2011年9月29日 星期四

Ten things you didn’t know about coffee

Java drinkers of the world, unite! Today is International Coffee Day, an annual event dedicated to one of the world’s oldest beverages. In honour of the beloved brew’s big day, Global News brings you ten fascinating facts about coffee.

While it’s not certain where the slang phrase “cuppa Joe” came from, one popular theory suggests the phrase originated in the 1900s with Joesphus Daniels, who was appointed Secretary of the U.S. Navy in 1913. Daniels abolished wine from the officers’ mess, thereby elevating coffee as the strongest beverage available aboard Navy ships.

There are two types of coffee, Arabica and Robusta. Arabica is grown at high altitudes in Latin America and Africa. It accounts for about two-thirds of global output. Human cultivation of this type of coffee reportedly began after goats in Ethiopia were seen acting uncommonly energetic after eating the leaves and fruit of the coffee tree.

Mocha (a.k.a. Mokha or al-Mukha) is a town in Yemen famed for its coffee roots. Mocha was the main centre for Arabia’s coffee exports from the 15th to 17th century. Legend has it the coffee bean originated in Mocha and spread through Egypt, Africa and Europe by merchant travelers passing through the port city.

After oil, coffee is the most widely used product in the world.

In moderation, caffeine from coffee can be beneficial to your health. Coffee berries and seeds are rich in antioxidants. Men who drink four cups of caffeinate coffee a day are half as likely to develop Parkinson’s disease, compared to those who skip their daily cup of Joe, according to a Harvard University study.

Coffee may help lower risk of depression in women. According to a new study by researchers at Harvard University, women who regularly indulge in a java jolt, four or more cups a day, reduce their risk of depression by 20 per cent.

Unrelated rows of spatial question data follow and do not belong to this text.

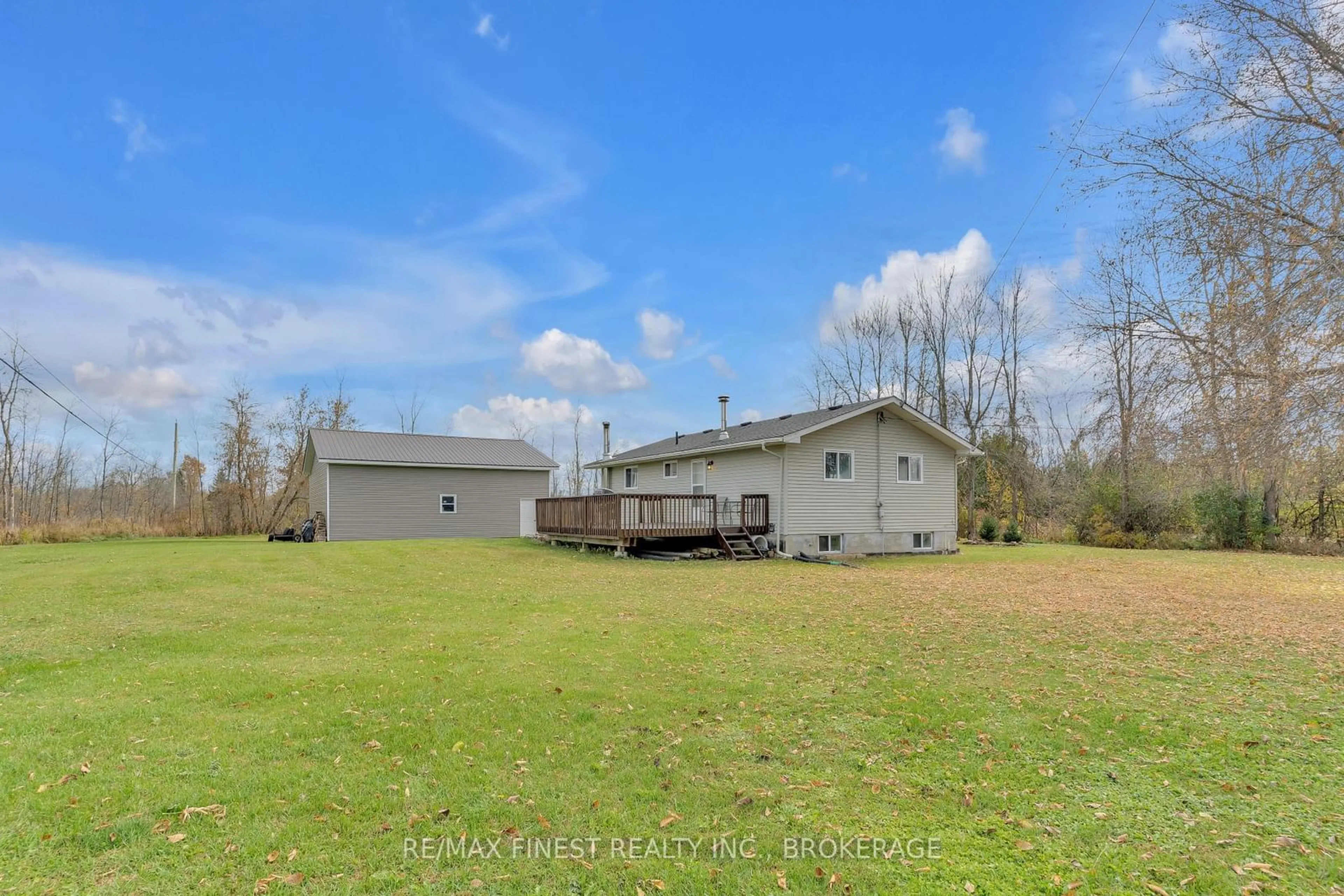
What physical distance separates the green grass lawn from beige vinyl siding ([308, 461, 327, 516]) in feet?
52.0

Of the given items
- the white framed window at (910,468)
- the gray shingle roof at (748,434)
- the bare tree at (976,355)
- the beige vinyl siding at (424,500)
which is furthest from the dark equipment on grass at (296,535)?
the bare tree at (976,355)

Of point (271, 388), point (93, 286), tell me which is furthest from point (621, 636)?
point (271, 388)

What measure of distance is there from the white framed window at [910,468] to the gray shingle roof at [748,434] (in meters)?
2.06

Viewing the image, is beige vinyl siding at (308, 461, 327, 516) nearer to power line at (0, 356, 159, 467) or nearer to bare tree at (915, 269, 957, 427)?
power line at (0, 356, 159, 467)

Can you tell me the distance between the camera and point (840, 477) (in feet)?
58.1

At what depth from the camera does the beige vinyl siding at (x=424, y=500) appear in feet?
77.4

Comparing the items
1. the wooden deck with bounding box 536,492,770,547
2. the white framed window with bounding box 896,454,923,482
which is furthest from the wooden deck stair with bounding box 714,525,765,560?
the white framed window with bounding box 896,454,923,482

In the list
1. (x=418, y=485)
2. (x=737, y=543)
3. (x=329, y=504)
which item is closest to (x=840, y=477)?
(x=737, y=543)

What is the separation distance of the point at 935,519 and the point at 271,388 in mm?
31625

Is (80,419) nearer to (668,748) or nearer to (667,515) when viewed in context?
(667,515)

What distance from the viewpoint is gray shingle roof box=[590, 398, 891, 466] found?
17.1m

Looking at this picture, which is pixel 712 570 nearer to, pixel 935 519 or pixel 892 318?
pixel 935 519

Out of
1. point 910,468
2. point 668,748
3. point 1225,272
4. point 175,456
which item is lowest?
point 668,748

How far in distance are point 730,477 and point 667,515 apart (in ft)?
9.45
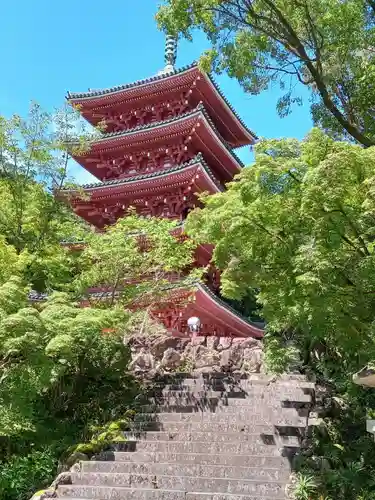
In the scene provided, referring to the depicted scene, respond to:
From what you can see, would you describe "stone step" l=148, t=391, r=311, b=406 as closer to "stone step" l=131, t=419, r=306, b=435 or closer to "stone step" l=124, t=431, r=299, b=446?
"stone step" l=131, t=419, r=306, b=435

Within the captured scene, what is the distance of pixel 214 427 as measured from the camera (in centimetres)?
894

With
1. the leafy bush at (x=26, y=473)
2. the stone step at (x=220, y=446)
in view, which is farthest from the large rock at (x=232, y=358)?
the leafy bush at (x=26, y=473)

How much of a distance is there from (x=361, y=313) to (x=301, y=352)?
5750mm

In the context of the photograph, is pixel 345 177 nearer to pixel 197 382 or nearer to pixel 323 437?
pixel 323 437

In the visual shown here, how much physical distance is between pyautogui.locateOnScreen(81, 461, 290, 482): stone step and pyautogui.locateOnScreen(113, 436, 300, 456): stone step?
0.56m

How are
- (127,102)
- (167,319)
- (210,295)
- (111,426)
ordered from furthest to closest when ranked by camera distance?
(127,102) → (167,319) → (210,295) → (111,426)

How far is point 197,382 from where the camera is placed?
36.0 feet

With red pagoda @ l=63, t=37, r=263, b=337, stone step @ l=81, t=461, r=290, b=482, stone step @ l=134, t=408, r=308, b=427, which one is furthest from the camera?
red pagoda @ l=63, t=37, r=263, b=337

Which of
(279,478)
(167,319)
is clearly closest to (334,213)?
(279,478)

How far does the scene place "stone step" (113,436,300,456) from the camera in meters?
8.00

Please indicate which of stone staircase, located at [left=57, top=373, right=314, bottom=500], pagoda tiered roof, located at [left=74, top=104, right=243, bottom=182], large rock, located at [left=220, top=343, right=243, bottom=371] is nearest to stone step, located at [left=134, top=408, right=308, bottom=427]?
stone staircase, located at [left=57, top=373, right=314, bottom=500]

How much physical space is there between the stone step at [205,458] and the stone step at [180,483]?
0.53 metres

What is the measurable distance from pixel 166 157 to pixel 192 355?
8029mm

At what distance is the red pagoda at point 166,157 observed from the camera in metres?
16.0
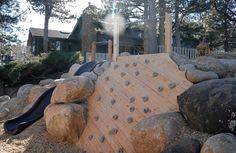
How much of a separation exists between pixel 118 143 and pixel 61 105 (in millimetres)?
1398

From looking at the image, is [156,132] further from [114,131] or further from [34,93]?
[34,93]

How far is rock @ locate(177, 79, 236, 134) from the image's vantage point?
3545mm

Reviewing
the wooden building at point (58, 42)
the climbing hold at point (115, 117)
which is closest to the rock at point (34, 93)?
the climbing hold at point (115, 117)

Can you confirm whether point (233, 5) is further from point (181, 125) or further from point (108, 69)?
point (181, 125)

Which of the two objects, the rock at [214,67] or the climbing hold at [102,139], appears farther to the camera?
the rock at [214,67]

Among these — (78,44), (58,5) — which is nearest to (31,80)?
(58,5)

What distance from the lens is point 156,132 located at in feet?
13.2

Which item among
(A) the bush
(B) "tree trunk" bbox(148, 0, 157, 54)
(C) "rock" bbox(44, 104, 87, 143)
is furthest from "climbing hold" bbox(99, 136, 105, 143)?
(A) the bush

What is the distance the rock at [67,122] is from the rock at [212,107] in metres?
1.97

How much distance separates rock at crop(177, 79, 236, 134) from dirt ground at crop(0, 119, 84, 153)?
2.02 metres

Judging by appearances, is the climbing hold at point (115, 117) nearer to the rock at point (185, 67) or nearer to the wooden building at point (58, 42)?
the rock at point (185, 67)

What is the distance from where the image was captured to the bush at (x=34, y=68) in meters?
13.9

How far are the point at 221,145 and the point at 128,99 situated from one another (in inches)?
99.7

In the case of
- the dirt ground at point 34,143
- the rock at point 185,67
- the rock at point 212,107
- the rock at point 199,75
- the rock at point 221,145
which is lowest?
the dirt ground at point 34,143
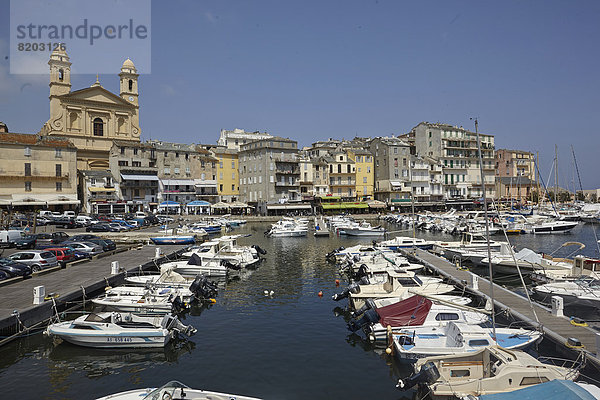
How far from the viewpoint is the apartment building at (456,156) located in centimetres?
11469

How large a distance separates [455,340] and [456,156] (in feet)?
356

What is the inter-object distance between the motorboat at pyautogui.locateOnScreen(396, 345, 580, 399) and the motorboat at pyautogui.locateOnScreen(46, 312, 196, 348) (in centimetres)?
1119

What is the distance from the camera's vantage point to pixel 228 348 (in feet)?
63.2

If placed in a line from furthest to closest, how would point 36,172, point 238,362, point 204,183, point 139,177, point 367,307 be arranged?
point 204,183, point 139,177, point 36,172, point 367,307, point 238,362

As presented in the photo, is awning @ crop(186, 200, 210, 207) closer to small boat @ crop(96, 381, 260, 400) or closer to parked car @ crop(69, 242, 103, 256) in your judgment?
parked car @ crop(69, 242, 103, 256)

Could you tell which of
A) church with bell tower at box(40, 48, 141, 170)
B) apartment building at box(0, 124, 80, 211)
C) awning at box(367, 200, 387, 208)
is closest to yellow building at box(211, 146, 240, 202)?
church with bell tower at box(40, 48, 141, 170)

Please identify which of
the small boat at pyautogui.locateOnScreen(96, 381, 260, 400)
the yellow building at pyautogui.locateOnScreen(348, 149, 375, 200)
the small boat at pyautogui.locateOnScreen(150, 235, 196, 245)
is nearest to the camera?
the small boat at pyautogui.locateOnScreen(96, 381, 260, 400)

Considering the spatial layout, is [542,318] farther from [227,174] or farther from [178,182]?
[227,174]

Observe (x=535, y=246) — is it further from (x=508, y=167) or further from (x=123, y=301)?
(x=508, y=167)

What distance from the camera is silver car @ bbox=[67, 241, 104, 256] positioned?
3722cm

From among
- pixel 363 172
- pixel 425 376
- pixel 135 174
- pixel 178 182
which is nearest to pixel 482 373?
pixel 425 376

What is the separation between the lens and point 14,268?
90.7 feet

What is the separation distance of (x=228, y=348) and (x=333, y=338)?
5183 mm

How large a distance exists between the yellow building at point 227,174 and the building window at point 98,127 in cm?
2616
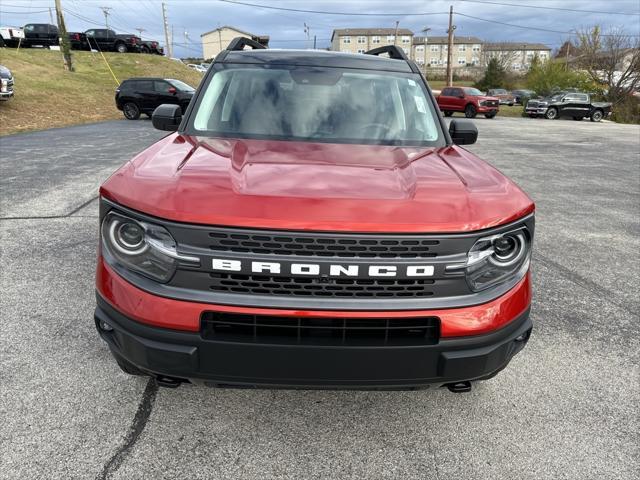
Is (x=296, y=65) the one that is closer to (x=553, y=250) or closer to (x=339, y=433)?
(x=339, y=433)

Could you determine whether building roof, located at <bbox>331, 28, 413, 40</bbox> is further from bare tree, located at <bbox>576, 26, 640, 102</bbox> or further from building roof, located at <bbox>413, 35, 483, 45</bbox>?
bare tree, located at <bbox>576, 26, 640, 102</bbox>

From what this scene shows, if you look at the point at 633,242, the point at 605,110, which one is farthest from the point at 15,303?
the point at 605,110

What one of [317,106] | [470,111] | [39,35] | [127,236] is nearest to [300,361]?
[127,236]

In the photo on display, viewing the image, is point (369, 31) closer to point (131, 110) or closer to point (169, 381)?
point (131, 110)

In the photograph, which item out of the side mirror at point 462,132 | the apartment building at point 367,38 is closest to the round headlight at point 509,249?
the side mirror at point 462,132

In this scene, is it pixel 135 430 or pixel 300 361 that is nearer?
pixel 300 361

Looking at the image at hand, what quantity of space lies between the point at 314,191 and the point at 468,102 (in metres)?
28.5

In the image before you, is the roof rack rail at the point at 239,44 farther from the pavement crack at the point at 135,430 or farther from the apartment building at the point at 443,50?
the apartment building at the point at 443,50

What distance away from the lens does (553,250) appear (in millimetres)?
5207

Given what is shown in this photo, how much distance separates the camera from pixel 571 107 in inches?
1190

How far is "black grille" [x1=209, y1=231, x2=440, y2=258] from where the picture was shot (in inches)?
70.9

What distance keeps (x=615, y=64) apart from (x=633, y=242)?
40.9 meters

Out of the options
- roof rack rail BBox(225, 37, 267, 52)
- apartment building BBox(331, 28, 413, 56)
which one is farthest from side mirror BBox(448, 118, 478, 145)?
apartment building BBox(331, 28, 413, 56)

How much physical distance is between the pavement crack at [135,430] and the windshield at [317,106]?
4.97 ft
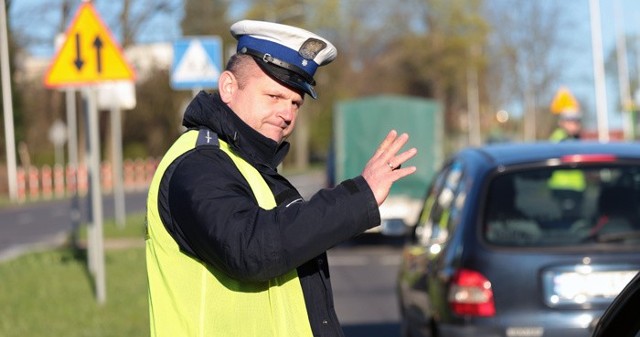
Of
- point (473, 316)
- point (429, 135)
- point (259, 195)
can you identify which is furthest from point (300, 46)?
point (429, 135)

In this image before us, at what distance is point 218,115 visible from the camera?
352cm

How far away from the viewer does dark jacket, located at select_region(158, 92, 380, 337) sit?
321 cm

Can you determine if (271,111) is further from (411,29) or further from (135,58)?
(411,29)

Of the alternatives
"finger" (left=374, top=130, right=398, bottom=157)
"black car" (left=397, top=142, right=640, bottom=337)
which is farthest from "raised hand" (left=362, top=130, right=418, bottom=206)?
"black car" (left=397, top=142, right=640, bottom=337)

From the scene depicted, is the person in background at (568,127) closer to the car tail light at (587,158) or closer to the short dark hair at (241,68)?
the car tail light at (587,158)

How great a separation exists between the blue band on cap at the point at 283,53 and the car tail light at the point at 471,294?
348 centimetres

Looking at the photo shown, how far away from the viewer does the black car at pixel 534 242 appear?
6738 millimetres

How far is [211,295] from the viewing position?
3.32 metres

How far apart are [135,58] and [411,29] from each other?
73.5 feet

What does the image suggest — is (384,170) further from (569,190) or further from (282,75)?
(569,190)

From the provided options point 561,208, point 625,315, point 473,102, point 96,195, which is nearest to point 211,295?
point 625,315

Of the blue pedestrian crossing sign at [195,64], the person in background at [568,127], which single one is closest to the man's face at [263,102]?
the person in background at [568,127]

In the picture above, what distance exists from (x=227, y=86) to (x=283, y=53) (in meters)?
0.18

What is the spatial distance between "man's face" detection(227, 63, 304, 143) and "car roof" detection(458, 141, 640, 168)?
3880mm
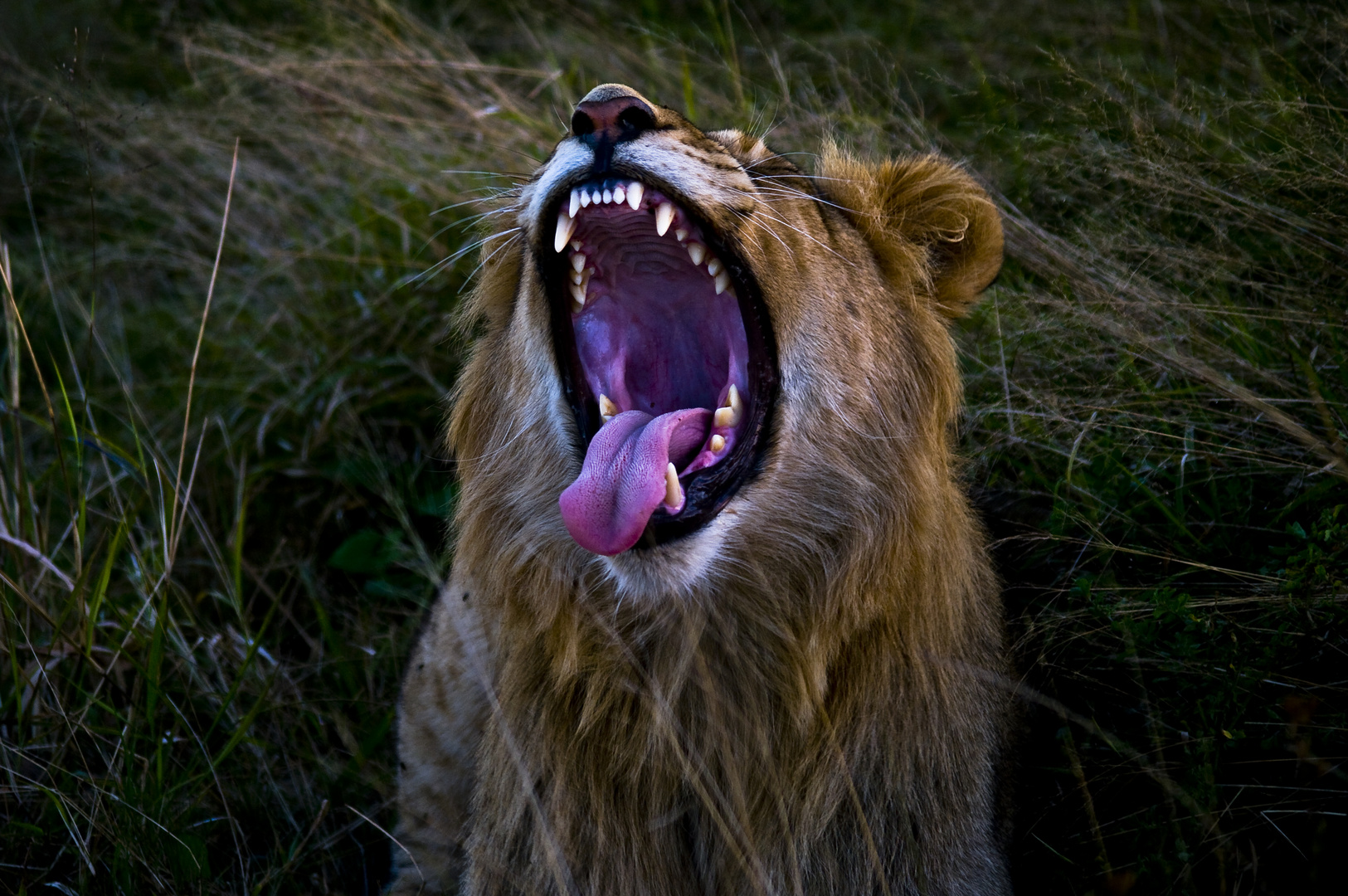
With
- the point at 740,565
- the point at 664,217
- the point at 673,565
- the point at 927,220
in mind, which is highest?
the point at 664,217

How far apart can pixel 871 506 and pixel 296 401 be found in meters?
3.18

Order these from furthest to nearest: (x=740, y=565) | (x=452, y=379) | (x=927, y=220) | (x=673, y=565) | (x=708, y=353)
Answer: (x=452, y=379), (x=708, y=353), (x=927, y=220), (x=740, y=565), (x=673, y=565)

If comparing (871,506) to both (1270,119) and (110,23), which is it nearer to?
(1270,119)

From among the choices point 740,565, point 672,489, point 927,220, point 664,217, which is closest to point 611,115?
point 664,217

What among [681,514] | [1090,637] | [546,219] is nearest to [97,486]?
[546,219]

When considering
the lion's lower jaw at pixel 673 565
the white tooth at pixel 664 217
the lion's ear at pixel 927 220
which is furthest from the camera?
the lion's ear at pixel 927 220

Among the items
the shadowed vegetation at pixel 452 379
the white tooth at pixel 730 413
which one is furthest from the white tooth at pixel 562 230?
the white tooth at pixel 730 413

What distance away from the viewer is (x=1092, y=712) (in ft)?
9.90

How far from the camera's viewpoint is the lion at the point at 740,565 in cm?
265

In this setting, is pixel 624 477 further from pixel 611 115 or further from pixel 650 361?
pixel 611 115

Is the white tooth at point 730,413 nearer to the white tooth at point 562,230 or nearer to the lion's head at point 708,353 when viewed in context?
the lion's head at point 708,353

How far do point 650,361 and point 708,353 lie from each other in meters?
0.16

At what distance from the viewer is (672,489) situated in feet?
8.55

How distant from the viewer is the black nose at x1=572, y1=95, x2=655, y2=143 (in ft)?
8.57
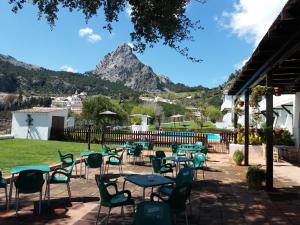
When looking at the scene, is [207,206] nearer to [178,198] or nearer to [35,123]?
[178,198]

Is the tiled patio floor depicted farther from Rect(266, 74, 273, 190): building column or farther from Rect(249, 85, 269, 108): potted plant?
Rect(249, 85, 269, 108): potted plant

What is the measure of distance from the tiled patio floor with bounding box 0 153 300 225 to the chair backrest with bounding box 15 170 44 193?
45cm

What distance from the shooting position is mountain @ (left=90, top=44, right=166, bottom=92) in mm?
182000

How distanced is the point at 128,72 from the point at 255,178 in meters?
180

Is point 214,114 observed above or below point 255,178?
above

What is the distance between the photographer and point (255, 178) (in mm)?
8875

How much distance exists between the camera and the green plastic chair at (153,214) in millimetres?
3658

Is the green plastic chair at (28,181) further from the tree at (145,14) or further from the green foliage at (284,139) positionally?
the green foliage at (284,139)

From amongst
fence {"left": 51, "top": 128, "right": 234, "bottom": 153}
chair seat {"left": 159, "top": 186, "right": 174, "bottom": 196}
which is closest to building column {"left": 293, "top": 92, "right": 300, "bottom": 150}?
fence {"left": 51, "top": 128, "right": 234, "bottom": 153}

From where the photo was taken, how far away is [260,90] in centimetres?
952

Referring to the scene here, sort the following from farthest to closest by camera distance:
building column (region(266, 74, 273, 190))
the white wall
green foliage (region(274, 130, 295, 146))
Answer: the white wall → green foliage (region(274, 130, 295, 146)) → building column (region(266, 74, 273, 190))

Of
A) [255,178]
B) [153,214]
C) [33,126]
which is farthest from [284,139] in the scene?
[33,126]

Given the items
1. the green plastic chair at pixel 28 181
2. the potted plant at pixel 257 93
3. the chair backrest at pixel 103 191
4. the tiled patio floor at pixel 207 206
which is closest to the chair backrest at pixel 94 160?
the tiled patio floor at pixel 207 206

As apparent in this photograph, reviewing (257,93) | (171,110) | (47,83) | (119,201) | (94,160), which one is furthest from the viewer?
(47,83)
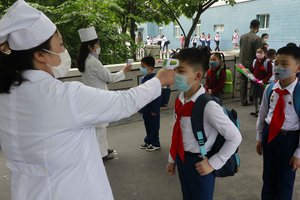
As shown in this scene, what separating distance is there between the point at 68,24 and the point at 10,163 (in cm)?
568

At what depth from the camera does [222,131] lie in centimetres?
190

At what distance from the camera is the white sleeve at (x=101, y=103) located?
130cm

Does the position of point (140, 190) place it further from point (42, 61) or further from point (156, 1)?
point (156, 1)

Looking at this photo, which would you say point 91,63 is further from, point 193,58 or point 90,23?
point 90,23

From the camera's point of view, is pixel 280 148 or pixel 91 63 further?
pixel 91 63

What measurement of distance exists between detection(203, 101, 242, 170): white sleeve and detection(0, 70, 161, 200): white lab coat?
0.59 metres

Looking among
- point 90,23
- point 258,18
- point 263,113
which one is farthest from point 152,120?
point 258,18

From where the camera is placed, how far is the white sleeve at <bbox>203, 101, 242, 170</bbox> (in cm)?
189

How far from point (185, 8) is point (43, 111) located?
6.79 metres

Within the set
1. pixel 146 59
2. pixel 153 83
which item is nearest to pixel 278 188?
pixel 153 83

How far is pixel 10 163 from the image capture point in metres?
1.44

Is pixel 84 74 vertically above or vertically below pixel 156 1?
below

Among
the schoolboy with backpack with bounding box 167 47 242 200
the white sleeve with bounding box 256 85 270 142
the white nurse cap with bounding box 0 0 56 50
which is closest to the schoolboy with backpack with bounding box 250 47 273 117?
the white sleeve with bounding box 256 85 270 142

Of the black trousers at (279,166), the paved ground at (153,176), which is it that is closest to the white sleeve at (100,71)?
the paved ground at (153,176)
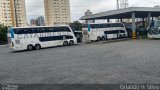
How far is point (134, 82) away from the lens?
6.89 metres

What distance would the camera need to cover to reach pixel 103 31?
31.4 m

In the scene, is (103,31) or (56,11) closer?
(103,31)

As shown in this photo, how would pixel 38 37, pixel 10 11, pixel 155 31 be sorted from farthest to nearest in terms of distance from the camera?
pixel 10 11
pixel 155 31
pixel 38 37

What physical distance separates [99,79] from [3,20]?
A: 4888 centimetres

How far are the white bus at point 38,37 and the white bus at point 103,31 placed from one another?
354 cm

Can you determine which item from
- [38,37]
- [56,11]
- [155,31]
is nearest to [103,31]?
[155,31]

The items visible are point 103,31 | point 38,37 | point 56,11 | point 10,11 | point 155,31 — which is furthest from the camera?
point 56,11

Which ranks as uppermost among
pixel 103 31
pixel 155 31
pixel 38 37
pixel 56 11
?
pixel 56 11

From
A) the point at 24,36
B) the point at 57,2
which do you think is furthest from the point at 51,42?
the point at 57,2

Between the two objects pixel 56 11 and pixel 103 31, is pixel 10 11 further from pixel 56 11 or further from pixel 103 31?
pixel 103 31

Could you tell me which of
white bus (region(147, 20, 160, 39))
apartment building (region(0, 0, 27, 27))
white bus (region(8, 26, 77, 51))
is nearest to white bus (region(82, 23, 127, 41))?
white bus (region(8, 26, 77, 51))

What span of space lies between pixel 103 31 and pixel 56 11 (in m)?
28.1

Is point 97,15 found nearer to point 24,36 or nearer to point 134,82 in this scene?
point 24,36

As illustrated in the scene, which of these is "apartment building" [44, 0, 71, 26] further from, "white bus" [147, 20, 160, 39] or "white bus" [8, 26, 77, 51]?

Espresso coffee contains about one third the amount of caffeine as regular coffee. It takes about 40 coffee beans to make an espresso.

35 per cent of American coffee drinkers prefer their coffee black. Black coffee contains zero calories.

The word ‘cappuccino’ is derived from the Italian word ‘capuchin,’ which means small cap. It’s a reference to the beverage’s brown colour, which resembles the brown hoods of the Capuchin Friars, an order of friars in the Catholic Church dating back to the 16th century.

Starbuck’s Coffee is the world’s largest coffeehouse company, with more than 17,000 shops worldwide. The company’s name comes from Starbuck, a devoted coffee-drinker and Captain Ahab’s first mate in the 1851 Herman Melville classic novel, Moby Dick. The logo is based on a 16th century Norse woodcut of a mermaid, reflecting the maritime history of early coffee traders.